A study published in the journal Neuropsychologia has shown that religious fundamentalism is, in part, the result of a functional impairment in a brain region known as the prefrontal cortex. Fundamentalist groups generally oppose anything that questions or challenges their beliefs or way of life.

What are fundamentalists beliefs?

Religious fundamentalists believe in the superiority of their religious teachings, and in a strict division between righteous people and evildoers (Altemeyer and Hunsberger, 1992, 2004). This belief system regulates religious thoughts, but also all conceptions regarding the self, others, and the world.

What is an example of fundamentalism?

Fundamentalism is defined as strict adherence to some belief or ideology, especially in a religious context, or a form of Christianity where the Bible is taken literally and obeyed in full. When a person follows every possible rule of the Bible, both literal and implied, this is an example of fundamentalism.

What was the conflict between fundamentalists and those who accepted evolution?

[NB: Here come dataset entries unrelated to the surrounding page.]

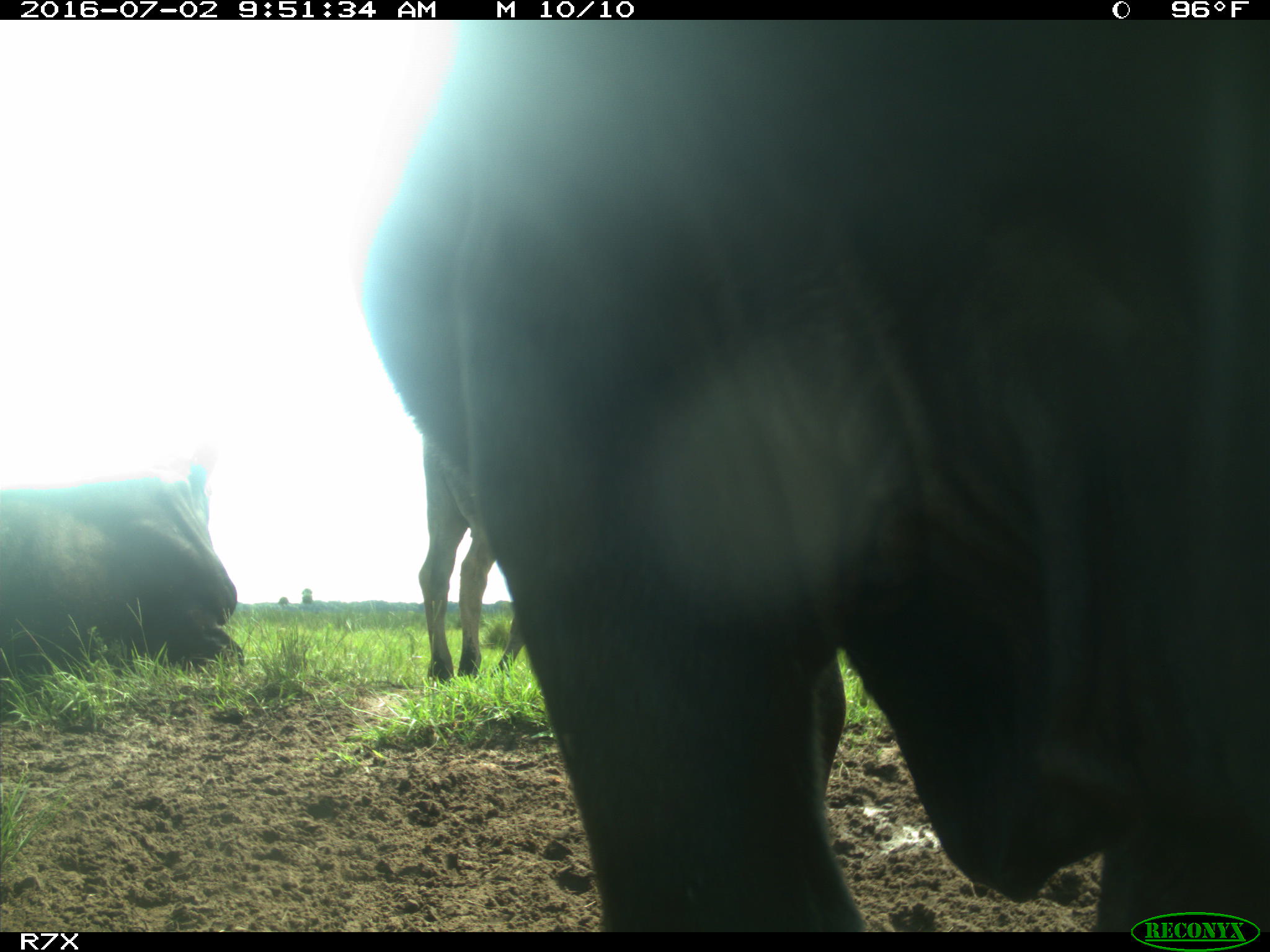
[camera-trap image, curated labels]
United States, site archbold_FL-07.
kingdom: Animalia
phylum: Chordata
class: Mammalia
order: Artiodactyla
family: Bovidae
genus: Bos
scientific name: Bos taurus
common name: domestic cow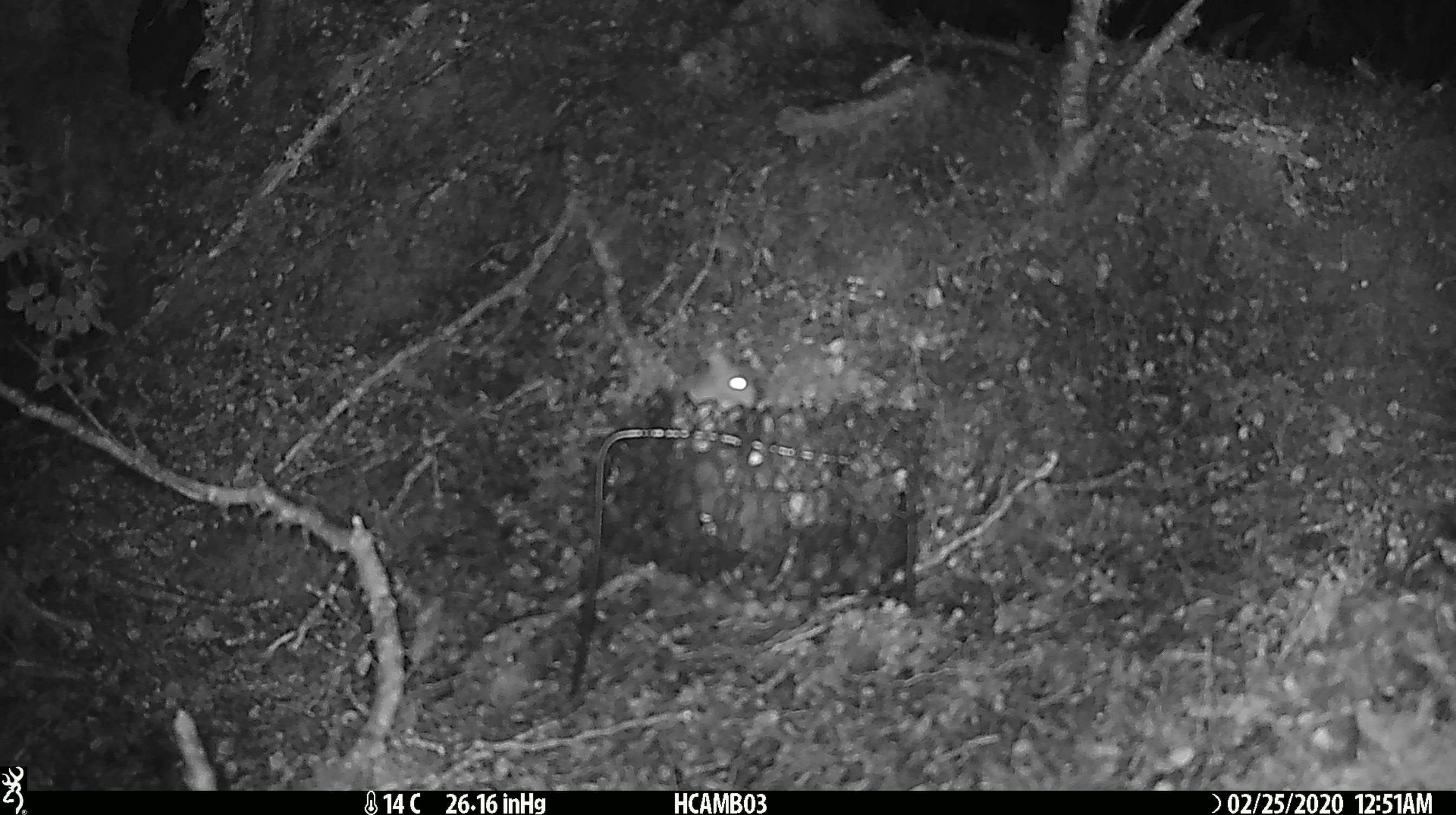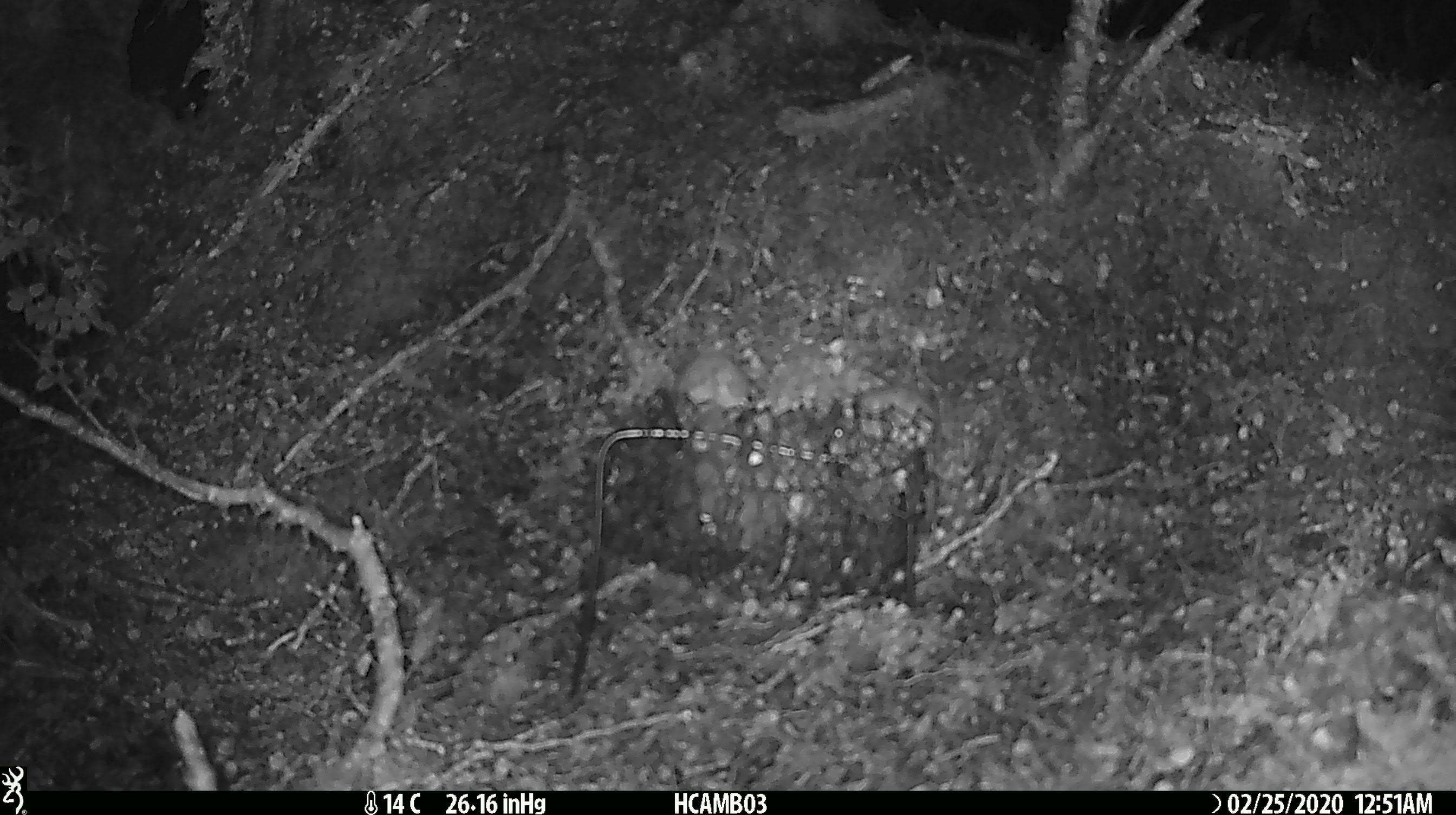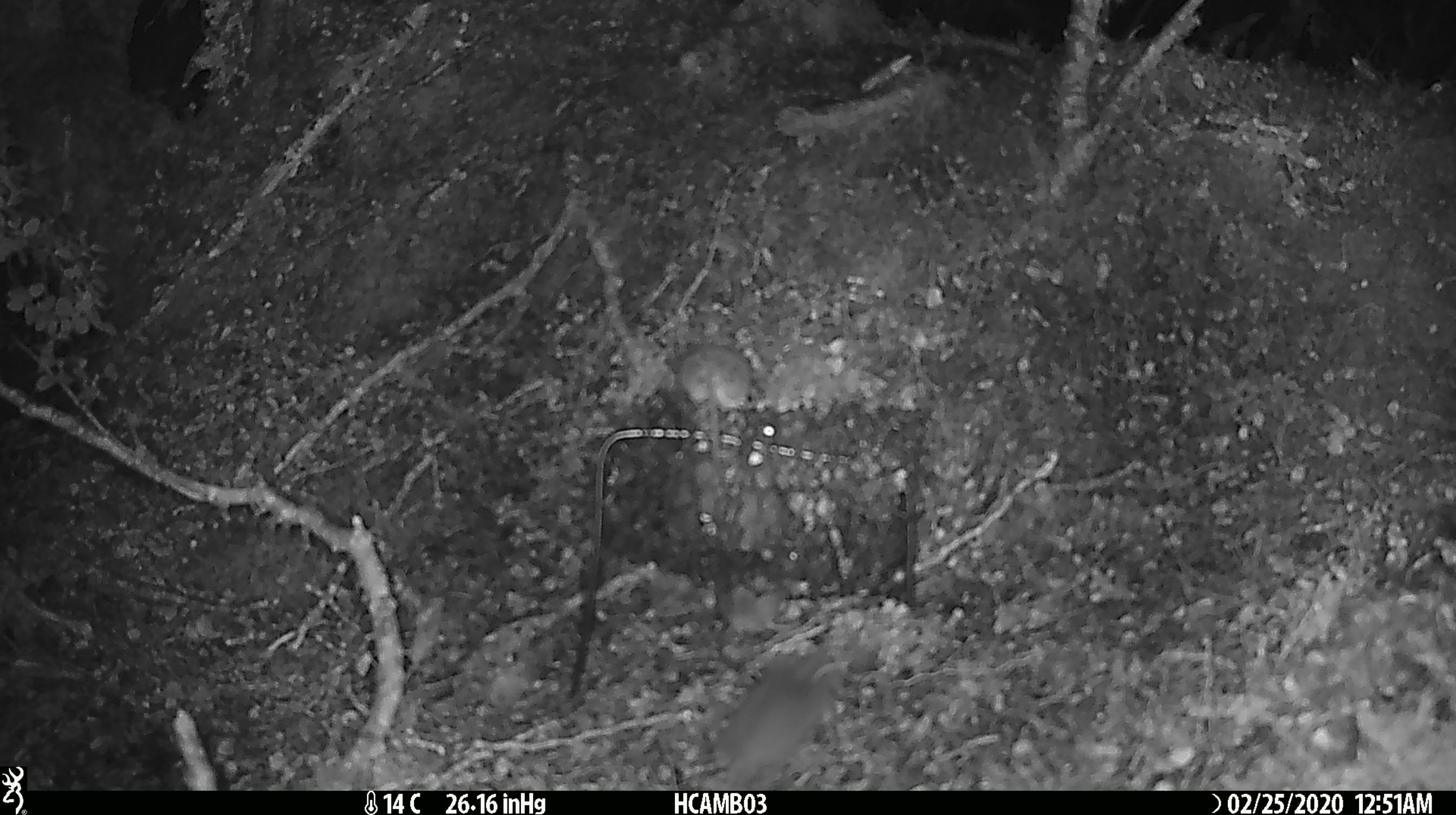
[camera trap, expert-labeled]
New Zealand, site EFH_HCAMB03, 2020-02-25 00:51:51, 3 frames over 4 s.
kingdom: Animalia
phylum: Chordata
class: Mammalia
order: Rodentia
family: Muridae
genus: Mus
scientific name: Mus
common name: mouse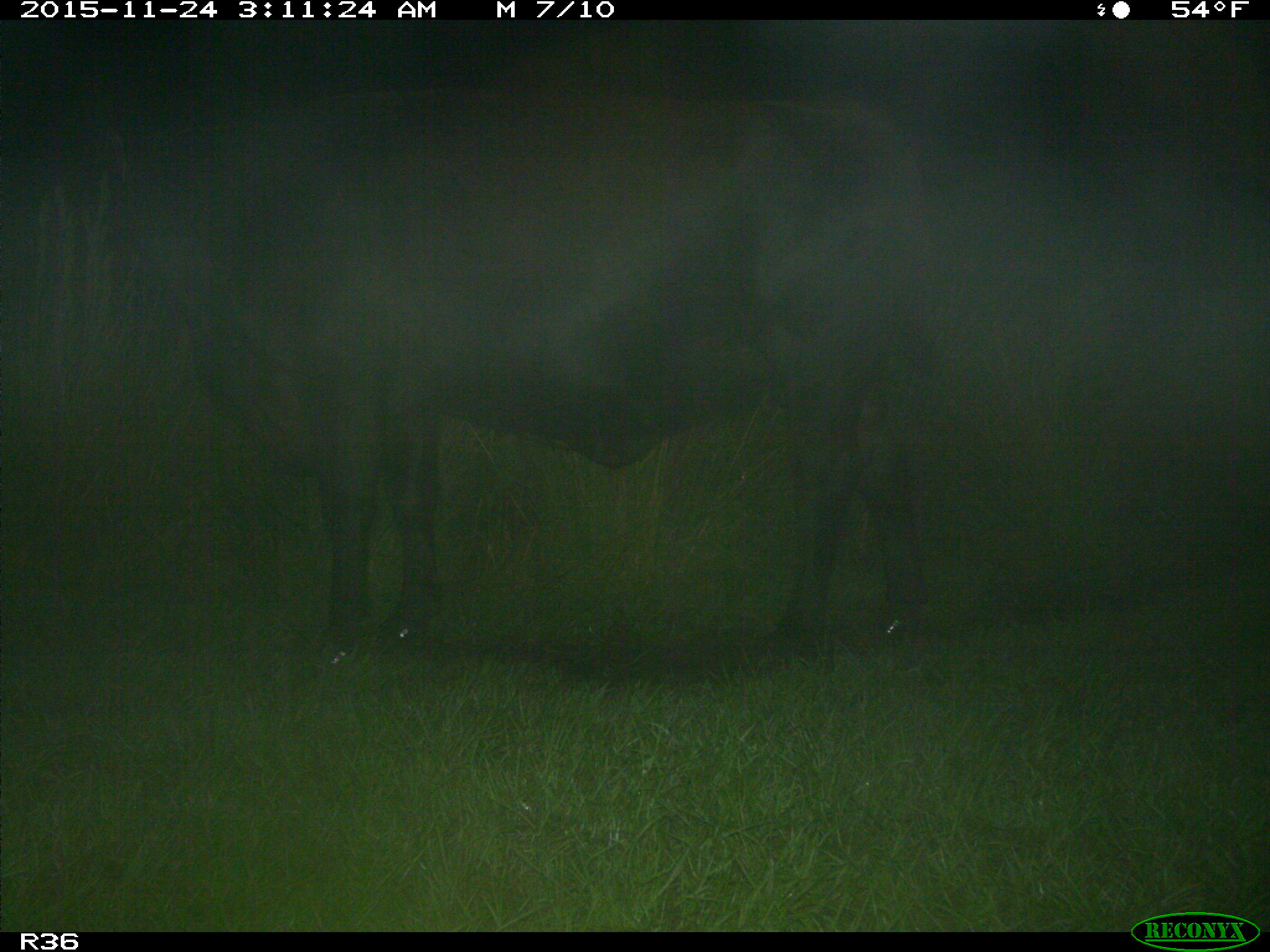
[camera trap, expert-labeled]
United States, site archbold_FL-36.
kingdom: Animalia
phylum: Chordata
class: Mammalia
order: Artiodactyla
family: Bovidae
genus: Bos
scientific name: Bos taurus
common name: domestic cow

What was the conflict between fundamentalists and those who accepted evolution? That fundamentalists believed it was God who made the humans and everything, but those who accepted evolution believed in the Darwin’s theory of evolution that humans evolved from apes. People would be rebellious against the law against it.

Does religion shrink the brain?

A number of studies have evaluated the acute effects of religious practices, such as meditation and prayer, on the human brain. The results showed significantly greater hippocampal atrophy in individuals reporting a life-changing religious experience.

What is American fundamentalism?

The story of American fundamentalism is the story of those nineteenth-century American mainstream Protestants and their heirs who arose to defend traditional evangelical doctrine in light of cultural, intellectual, and ecclesiastical change in American society and religion.

Is the fate of fundamentalism in historiography worse than history?

Ernest Sandeen’s statement that “the fate of Fundamentalism in historiography has been worse than its lot in history” no longer holds true. Fundamentalist historiography has blossomed since Sandeen’s 1970 work and George Marsden’s Fundamentalism and American Culture, which appeared in 1980.

Is fundamentalism a rearguard against progress?

In that sense, what is often called “fundamentalism” is a creation of modernity; it is not a rearguard effort to turn back progress, but a form of resistance only possible in a secular, technologically advanced world. Beyond these broad similarities, however, the terrain becomes difficult.

Was there a “fourth phase of fundamentalism?

There were also separatist fundamentalists before the “fourth phase” of fundamentalism, which this paper argues got underway in 1960. Furthermore, the ministries of fundamentalists like William Bell Riley, Carl McIntire, John R. Rice, R. A. Torrey and C. I. Scofield transcend any one phase.